== About this task ==
When you have gone through the records below, state only how many lines include the word "Zealand".
(Information given Opens)
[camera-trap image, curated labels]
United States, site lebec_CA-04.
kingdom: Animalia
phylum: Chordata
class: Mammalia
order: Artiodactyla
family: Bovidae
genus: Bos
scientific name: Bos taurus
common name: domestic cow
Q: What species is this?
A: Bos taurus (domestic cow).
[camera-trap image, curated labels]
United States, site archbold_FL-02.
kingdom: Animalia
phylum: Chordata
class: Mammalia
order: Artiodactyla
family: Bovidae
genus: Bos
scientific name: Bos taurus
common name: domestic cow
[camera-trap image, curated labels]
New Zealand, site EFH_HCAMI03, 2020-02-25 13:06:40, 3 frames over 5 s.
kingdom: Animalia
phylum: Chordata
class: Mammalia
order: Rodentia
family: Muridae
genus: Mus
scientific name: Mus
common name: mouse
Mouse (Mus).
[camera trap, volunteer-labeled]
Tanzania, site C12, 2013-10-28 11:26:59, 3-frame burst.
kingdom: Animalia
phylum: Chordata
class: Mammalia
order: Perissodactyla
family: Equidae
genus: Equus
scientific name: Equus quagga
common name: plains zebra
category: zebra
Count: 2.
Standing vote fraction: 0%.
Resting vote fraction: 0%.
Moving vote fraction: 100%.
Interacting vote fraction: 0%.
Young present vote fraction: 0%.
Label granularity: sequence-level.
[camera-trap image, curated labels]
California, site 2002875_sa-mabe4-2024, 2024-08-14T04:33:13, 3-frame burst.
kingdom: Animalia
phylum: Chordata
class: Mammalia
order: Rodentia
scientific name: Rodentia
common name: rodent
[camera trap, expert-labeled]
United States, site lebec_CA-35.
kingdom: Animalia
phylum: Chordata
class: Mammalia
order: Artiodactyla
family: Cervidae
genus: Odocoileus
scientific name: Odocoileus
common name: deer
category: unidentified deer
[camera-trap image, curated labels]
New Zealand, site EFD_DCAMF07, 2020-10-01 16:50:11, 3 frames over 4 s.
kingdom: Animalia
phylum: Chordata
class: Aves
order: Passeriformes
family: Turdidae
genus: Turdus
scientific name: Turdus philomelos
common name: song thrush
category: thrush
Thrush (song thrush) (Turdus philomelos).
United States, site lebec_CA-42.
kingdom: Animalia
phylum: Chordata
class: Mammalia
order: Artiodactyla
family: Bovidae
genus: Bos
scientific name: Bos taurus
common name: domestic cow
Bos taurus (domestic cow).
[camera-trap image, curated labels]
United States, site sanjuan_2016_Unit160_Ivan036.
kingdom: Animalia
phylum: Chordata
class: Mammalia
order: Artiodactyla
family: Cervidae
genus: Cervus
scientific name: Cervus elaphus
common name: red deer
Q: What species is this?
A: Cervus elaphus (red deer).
(Information given Closes)
== Response area ==
2